Tom chucked the evening paper and the biography of Lincoln on to the desk by his computer. Nowadays he could truffle through the contents of the charity shop with the best of them. Even if the stuff smelt of dust and relegation, he was proud of his new-found skills.
The room was a mess that would send Annie up to Planet Despair. He couldn’t have that, so he plumped up cushions and whisked away piles of newspapers and several mugs. Then he fetched a duster and shimmied about around the lamps and the few ornaments Annie permitted in the room. She hated clutter – and he now understood why.
Next, he attacked the sofa, which displayed a suspicious-looking set of rough hairs at one end – he’d kill Rollo and stick him in a dog pie if he didn’t obey the rules.
It was only by chance that he discovered Annie’s account
books half shovelled under one end of the sofa. He picked them up and sat down to take a look.
Shopping and Expenses were all entered up and the numbers spent on them reasonably consistent. Travel varied, depending on what Annie was doing. But it was the ‘Me’ column that stopped him dead in his tracks. At the beginning of the year, the accounts registered some pretty hefty sums for hair, holidays and makeup. That was Annie. But as his finger moved down the months, it traced a story of abnegation as ‘Me’ dwindled into practically nothing.
The roll-call of thrift made Tom frown. What did her hair look like when he’d lost the job? If he was honest, he hadn’t registered what
she
looked like. After living a long time with someone, the outer appearance became not exactly unimportant but irrelevant. One only took note of it from time to time. Annie’s hair now? Tom frowned. It
seemed
longer, even less tamed. More to the point, he didn’t like to think of her without her hair appointments as he knew how much they mattered to her.
He rechecked the Input column. Annie had noted her salary to the last pence. The remainder of the column was blank. Output? The sale of her mother’s ring was recorded and, more recently, not huge but significant additional sums of money that helped to balance the books for the month.
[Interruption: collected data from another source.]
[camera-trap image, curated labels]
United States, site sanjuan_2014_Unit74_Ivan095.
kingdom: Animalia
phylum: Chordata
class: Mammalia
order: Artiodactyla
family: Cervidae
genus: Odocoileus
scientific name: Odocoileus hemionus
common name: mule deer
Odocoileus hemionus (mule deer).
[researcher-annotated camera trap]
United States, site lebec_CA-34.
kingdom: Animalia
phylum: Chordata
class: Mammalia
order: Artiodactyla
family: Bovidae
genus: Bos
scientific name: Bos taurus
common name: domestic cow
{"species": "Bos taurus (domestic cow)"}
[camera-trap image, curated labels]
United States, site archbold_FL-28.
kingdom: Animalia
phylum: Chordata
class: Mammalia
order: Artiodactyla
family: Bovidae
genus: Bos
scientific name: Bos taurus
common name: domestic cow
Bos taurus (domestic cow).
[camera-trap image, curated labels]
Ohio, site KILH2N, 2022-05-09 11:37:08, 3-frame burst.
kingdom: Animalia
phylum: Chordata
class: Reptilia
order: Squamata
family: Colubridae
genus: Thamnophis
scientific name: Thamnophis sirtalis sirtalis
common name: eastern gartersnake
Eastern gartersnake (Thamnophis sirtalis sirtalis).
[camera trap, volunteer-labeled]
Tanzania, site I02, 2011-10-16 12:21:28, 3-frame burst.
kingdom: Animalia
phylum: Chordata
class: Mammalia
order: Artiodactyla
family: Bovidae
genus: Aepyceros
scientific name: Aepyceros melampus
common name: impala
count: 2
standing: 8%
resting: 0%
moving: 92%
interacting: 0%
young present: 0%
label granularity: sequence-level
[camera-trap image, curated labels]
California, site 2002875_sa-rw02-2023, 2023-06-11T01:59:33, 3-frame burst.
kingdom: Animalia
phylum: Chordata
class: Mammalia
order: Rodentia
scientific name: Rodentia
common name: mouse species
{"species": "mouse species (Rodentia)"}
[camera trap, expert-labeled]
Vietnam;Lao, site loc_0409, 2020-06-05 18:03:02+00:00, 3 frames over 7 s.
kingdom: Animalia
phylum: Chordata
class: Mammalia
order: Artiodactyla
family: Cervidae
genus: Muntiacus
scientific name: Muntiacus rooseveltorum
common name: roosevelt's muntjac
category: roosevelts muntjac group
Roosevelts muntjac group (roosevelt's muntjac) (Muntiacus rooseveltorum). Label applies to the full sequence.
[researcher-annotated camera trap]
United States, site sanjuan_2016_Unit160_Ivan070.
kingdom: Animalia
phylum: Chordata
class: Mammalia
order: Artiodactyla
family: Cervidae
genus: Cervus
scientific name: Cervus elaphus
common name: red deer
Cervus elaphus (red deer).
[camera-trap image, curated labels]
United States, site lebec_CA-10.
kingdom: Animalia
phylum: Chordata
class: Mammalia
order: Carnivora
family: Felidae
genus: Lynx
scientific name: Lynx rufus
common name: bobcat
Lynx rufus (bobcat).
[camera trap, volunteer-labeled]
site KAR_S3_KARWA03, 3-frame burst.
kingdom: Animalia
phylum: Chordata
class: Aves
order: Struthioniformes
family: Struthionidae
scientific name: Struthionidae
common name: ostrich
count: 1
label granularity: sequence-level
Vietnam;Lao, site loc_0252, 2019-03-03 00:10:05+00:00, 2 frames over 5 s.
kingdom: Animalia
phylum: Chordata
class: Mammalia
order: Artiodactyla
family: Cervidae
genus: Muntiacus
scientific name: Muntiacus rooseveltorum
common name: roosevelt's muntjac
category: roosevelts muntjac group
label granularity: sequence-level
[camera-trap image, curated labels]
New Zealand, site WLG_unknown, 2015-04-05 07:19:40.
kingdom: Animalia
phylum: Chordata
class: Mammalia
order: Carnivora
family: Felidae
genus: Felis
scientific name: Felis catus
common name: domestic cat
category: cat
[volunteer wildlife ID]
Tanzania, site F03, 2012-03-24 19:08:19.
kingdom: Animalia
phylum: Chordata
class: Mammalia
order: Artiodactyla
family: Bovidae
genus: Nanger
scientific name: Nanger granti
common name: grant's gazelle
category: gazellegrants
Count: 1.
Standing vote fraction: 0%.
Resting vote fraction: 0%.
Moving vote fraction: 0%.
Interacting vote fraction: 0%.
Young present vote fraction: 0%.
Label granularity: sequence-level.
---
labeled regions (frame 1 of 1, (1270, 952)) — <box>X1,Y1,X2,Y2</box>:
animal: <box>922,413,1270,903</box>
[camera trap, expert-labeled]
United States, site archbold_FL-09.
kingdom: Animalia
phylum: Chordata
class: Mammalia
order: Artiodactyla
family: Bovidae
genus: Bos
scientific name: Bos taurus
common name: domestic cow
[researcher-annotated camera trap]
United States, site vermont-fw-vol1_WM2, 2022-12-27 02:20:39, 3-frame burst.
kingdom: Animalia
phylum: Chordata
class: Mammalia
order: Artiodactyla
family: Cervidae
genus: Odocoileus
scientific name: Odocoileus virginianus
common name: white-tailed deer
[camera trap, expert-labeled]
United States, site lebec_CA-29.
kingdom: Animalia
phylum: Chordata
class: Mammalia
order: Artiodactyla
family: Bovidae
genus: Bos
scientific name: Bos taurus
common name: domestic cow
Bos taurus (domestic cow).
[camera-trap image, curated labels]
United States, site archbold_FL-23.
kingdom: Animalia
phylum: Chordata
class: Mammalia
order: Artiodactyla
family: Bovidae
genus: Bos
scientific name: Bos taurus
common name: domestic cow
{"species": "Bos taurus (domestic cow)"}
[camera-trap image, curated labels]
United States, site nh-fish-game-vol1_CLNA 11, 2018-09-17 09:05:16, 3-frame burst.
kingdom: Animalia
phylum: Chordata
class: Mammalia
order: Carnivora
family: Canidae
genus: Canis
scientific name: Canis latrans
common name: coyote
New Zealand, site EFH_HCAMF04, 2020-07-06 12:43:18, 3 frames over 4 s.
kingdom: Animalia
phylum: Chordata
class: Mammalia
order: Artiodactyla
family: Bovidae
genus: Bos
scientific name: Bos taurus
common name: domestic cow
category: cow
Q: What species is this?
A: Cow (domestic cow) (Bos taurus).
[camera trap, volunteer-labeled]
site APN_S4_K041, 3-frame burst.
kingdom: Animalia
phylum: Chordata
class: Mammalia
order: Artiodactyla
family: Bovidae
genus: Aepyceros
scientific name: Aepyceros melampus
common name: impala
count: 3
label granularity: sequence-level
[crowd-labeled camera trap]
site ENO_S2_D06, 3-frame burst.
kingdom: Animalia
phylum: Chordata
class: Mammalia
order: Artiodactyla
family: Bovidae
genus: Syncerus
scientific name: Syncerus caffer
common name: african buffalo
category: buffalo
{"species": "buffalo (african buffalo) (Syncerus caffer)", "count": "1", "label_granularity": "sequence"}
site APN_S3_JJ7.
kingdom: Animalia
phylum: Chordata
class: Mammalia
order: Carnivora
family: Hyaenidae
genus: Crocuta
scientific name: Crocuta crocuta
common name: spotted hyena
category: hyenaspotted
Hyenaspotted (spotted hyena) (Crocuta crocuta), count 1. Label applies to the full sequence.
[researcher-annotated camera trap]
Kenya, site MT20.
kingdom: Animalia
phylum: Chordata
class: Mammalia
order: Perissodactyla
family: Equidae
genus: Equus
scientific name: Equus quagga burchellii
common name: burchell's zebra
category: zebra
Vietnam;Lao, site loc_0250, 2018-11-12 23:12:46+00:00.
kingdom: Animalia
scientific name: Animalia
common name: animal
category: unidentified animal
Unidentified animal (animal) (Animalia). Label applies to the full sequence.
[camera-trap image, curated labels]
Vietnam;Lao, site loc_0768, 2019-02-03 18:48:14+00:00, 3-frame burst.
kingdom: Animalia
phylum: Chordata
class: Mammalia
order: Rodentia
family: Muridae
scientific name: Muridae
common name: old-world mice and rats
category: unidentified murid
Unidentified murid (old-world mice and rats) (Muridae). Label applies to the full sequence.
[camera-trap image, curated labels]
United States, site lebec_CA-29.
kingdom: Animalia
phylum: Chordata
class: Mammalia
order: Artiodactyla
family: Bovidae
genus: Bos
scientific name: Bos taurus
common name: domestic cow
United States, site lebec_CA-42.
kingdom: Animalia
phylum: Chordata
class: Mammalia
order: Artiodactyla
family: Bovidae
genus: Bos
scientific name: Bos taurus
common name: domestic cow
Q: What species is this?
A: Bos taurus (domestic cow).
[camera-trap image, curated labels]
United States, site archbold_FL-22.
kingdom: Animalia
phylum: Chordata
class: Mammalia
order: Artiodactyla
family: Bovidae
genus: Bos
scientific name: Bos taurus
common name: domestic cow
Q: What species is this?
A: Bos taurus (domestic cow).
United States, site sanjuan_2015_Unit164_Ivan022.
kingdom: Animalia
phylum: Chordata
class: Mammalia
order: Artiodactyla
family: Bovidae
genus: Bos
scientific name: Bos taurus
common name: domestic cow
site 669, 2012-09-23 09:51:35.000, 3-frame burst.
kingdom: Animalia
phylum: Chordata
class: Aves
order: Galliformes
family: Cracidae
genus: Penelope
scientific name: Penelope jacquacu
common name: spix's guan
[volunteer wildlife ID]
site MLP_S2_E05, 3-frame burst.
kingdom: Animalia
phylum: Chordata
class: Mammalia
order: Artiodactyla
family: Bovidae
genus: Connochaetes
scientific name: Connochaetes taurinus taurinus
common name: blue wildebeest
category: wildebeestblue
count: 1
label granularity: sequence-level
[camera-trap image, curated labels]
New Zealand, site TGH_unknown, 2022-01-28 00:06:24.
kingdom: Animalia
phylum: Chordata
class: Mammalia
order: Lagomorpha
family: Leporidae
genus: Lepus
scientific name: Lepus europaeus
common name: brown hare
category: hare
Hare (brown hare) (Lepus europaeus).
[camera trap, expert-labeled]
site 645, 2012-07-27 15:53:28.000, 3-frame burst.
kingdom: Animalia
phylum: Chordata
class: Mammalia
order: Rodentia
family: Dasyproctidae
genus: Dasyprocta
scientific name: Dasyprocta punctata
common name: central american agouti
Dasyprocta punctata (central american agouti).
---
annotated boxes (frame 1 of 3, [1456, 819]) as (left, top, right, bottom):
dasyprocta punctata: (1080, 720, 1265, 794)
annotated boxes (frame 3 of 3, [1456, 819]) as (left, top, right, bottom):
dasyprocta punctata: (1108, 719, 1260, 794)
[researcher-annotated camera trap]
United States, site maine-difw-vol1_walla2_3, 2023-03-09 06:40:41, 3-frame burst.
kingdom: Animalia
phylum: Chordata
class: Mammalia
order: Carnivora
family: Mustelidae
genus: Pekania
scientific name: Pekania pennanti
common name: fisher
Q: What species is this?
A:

Puzzled, he searched further among the figures and realized that Annie, in the last month, had sold what remained of her jewellery. Items: garnet cross, pearl-drop earrings, a sapphire brooch, which (as if it helped the case) she had never liked.
Tom’s cheeks burned. Annie was selling her possessions, not to keep the household but to help him pay his losses.
His debt
. The poles between her husbandry and his recklessness had never appeared greater or more black and shameful.
Dustpan in hand, he got down on his knees and brushed away at more of Rollo’s hair. Exuding a faint whiff of dog, they adhered to the carpet nap with the obstinacy of their owner.
His marriage was never meant to be like this – the estrangement of a child, the end of a job, the coldness and misunderstanding.
Debt
. Neither was a self-imposed ban on trips to the hairdresser part of the master plan.
He had started out so convinced that things would fall into place, so sure that, in love and work, it took only goodwill, good communication and a strong overview to achieve success. Annie’s accounts, their secret revelations, and his joblessness indicated a different pattern.
A little later, he sought out Hermione.
You must talk to your mother more
, Annie had instructed before leaving for work.
‘Is there an agenda?’ he had asked.
‘No. But I think she’s struggling a bit. She hasn’t really settled since coming back from hospital. Haven’t you noticed she’s not eating much?’
Hermione’s eating habits had always been sparing. ‘She’s a one-biscuit person, yes.’
Annie grimaced. ‘Give me strength.’
Hermione had taken to sitting in the kitchen with whoever was making supper and he discovered her there with Jake and Emily. As he shoved a macaroni cheese into Moloch to heat up, he asked her, ‘Would you like me to take you to church this Sunday? You haven’t been for some time.’